Using Amazon Redshift With Cost and Usage Reports (CUR)
Enabling Cost and Usage Reports (CUR) is a critical first step in helping you understand your AWS spending. Not only will the CUR tell you how you’re utilizing your AWS resources, but it can also identify areas to optimize costs. If you haven’t already, refer to our Ultimate Guide to the AWS Cost and Usage Report to start having CUR reports automatically delivered to your account.
Immediately, you’ll notice one thing: the CUR is extremely large and clunky. Even if you’re able to open it in Excel, no pair of eyes is going to make much sense out of the dozens of columns and thousands of rows. To handle a beast like the CUR, you need to utilize one of the CUR’s native integrations with other AWS services.
Amazon Redshift is one such integration that can unlock the CUR’s full potential. Redshift is a data warehouse designed to handle large-scale analytics, so it can execute complex queries on your CUR data and more. While setting up a Redshift integration is a little more involved, it also carries the biggest potential returns. We’ll discuss why in this article, and show you how to set everything up step-by-step in the AWS console.
What is Amazon Redshift?
Unlike the other two possible integrations (Athena and QuickSight), Amazon Redshift is a data warehouse. This means the following:
- You can store CUR data in Redshift. Rather than leave your CUR as a CSV in the S3 data lake, you can import it directly into Redshift. This makes it readily available for analysis.
- You can query on CUR data in Redshift. After importing your CUR data, you can leverage Redshift’s querying capabilities to perform in-depth analyses.

* _STORED RECORDS_

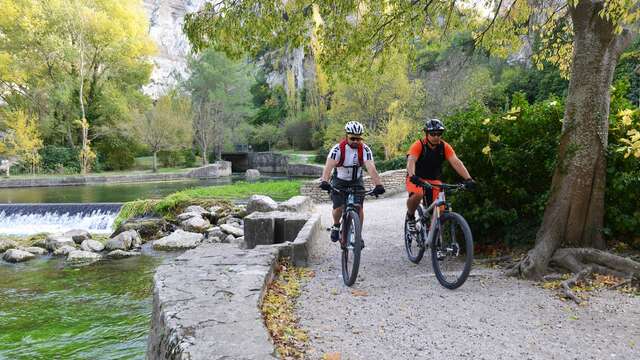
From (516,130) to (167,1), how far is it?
131 metres

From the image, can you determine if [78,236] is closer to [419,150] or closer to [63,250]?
[63,250]

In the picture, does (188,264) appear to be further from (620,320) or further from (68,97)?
(68,97)

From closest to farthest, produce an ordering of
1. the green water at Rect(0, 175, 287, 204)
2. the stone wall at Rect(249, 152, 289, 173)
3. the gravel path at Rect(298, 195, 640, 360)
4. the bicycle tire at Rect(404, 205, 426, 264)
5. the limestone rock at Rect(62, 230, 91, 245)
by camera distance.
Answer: the gravel path at Rect(298, 195, 640, 360), the bicycle tire at Rect(404, 205, 426, 264), the limestone rock at Rect(62, 230, 91, 245), the green water at Rect(0, 175, 287, 204), the stone wall at Rect(249, 152, 289, 173)

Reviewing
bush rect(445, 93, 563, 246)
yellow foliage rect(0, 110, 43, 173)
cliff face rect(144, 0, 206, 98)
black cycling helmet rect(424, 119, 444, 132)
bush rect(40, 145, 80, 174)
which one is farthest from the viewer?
cliff face rect(144, 0, 206, 98)

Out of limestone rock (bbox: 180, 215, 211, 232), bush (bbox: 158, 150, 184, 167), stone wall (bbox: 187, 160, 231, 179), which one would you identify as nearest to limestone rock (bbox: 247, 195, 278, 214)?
limestone rock (bbox: 180, 215, 211, 232)

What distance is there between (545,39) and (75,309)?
9.32m

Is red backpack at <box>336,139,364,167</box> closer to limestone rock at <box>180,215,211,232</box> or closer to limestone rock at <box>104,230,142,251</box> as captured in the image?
limestone rock at <box>104,230,142,251</box>

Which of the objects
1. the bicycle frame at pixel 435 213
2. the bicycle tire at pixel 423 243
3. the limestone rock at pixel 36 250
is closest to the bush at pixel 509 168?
the bicycle tire at pixel 423 243

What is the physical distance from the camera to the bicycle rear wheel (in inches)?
199

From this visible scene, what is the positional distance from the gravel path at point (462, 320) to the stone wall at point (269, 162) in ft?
128

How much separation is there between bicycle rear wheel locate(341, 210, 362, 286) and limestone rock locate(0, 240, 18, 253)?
1096 cm

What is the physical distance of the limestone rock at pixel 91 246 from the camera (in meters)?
12.0

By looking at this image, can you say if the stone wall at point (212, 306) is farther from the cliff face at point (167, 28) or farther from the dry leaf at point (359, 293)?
the cliff face at point (167, 28)

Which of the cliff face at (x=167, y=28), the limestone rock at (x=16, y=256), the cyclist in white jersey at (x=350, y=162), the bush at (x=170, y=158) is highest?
the cliff face at (x=167, y=28)
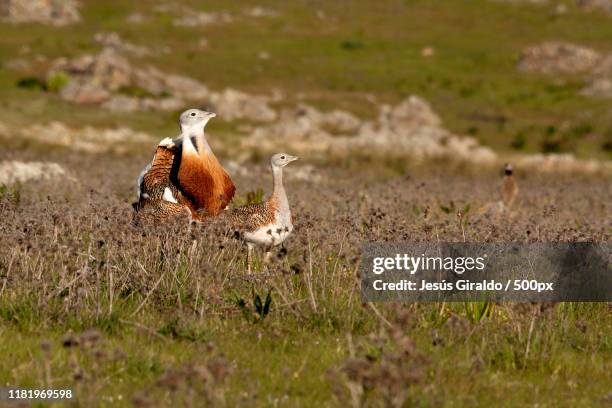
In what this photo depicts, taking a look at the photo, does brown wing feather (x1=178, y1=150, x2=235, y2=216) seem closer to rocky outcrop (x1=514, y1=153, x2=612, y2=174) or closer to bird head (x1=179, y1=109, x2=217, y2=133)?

* _STATED PROBLEM 1_
Answer these about the Redshift article:
(a) Besides Redshift, which two integrations does it name?
(b) Where does it say the CUR stays, and in what format, if you don't import it into Redshift?
(c) According to the text, what is Redshift designed to handle?
* _STATED PROBLEM 2_
Please copy the stretch of the Redshift article from "Unlike the other" through "perform in-depth analyses.".

* _FULL RESPONSE 1_
(a) Athena and QuickSight
(b) As a CSV in the S3 data lake
(c) Large-scale analytics

* _FULL RESPONSE 2_
Unlike the other two possible integrations (Athena and QuickSight), Amazon Redshift is a data warehouse. This means the following:
- You can store CUR data in Redshift. Rather than leave your CUR as a CSV in the S3 data lake, you can import it directly into Redshift. This makes it readily available for analysis.
- You can query on CUR data in Redshift. After importing your CUR data, you can leverage Redshift’s querying capabilities to perform in-depth analyses.